No trecho sobre Salazar e a queda da Índia Portuguesa, quem leu o texto perante a Assembleia Nacional em 3 de janeiro de 1962?

> _Trecho fornecido_:
◇ ◇ ◇ ◇
Salazar fala da Índia
No dia 3 de Janeiro de 1962, perante uma Assembleia Nacional aturdida pela queda da Índia Portuguesa, um Salazar afónico “com as emoções das últimas semanas” teve de recorrer ao presidente do Parlamento, Mário de Figueiredo, para a leitura de um texto de reconhecimento e de justificação de uma derrota, que iniciava o fim do Império Colonial Português, sem sequer poder invocar a gesta patriótica dos milhares de soldados mortos.
◇ ◇ ◇ ◇
> _Material_:
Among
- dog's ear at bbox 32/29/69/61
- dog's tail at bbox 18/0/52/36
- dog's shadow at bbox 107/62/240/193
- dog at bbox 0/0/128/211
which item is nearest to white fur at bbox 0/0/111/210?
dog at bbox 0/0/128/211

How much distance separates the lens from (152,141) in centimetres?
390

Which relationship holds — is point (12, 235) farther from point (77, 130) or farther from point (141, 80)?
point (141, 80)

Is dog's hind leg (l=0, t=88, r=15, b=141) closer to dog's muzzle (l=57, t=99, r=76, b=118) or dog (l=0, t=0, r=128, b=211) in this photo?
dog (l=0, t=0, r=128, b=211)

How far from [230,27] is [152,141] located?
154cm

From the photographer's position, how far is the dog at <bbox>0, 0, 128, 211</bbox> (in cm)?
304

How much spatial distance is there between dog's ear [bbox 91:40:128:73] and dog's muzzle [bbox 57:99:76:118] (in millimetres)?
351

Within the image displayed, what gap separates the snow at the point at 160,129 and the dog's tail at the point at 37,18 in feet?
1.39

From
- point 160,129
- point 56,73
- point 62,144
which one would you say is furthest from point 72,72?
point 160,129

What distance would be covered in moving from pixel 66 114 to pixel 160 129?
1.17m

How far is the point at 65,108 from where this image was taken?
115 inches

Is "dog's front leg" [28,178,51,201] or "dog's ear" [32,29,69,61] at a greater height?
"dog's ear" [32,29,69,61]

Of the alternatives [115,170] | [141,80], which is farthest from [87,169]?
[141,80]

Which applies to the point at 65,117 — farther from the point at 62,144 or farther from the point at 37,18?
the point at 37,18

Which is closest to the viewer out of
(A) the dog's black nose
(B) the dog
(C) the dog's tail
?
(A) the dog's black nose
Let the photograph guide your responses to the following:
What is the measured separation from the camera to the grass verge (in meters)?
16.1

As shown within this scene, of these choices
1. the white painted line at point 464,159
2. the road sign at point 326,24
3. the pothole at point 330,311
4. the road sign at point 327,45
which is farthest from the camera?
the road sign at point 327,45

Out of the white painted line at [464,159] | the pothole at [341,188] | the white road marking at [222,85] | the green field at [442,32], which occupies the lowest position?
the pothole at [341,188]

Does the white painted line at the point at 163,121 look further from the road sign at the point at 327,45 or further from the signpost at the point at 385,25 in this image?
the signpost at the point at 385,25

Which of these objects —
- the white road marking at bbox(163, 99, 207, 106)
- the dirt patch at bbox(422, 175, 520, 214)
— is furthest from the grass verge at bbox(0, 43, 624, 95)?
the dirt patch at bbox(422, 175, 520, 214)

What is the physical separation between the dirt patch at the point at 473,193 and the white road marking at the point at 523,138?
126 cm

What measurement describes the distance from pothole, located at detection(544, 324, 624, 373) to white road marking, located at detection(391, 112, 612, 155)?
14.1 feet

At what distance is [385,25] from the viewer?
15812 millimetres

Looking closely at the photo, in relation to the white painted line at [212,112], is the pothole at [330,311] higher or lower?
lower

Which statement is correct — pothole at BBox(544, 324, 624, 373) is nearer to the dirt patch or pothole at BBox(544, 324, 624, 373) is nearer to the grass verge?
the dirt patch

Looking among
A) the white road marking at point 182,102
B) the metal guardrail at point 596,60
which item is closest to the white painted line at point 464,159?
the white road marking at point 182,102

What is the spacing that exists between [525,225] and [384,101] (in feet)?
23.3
◇ ◇ ◇ ◇
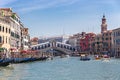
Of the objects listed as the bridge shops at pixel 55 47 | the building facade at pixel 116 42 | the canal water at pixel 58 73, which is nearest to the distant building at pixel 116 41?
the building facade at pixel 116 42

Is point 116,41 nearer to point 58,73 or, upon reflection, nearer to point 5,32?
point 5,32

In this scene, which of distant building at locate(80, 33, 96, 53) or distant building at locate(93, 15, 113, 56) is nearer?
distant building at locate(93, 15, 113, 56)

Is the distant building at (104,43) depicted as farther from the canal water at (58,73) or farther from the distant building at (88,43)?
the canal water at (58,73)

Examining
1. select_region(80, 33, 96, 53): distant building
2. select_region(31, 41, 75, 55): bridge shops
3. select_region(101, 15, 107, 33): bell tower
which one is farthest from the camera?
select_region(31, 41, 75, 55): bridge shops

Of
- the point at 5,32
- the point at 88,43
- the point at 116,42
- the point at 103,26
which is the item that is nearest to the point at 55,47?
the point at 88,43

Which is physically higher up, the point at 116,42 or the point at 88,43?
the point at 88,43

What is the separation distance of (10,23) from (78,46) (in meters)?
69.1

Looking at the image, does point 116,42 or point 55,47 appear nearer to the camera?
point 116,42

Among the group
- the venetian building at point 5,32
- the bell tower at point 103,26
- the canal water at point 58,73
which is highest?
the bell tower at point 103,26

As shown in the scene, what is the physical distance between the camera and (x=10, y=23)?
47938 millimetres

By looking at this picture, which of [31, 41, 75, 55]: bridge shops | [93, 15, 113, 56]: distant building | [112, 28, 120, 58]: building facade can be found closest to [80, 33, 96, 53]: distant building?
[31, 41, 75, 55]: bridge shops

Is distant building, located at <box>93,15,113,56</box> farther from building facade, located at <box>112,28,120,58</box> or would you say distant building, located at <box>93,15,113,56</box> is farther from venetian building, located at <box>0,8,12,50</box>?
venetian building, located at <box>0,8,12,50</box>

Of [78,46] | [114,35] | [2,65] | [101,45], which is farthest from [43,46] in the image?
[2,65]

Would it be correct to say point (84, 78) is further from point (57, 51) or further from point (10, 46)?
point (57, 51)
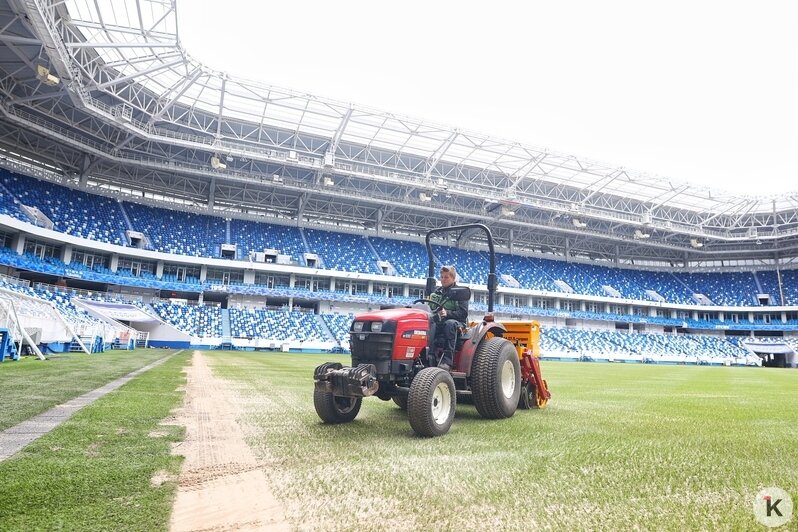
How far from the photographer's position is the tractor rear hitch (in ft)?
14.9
◇ ◇ ◇ ◇
> _Resposta esperada_:
Mário de Figueiredo, presidente do Parlamento.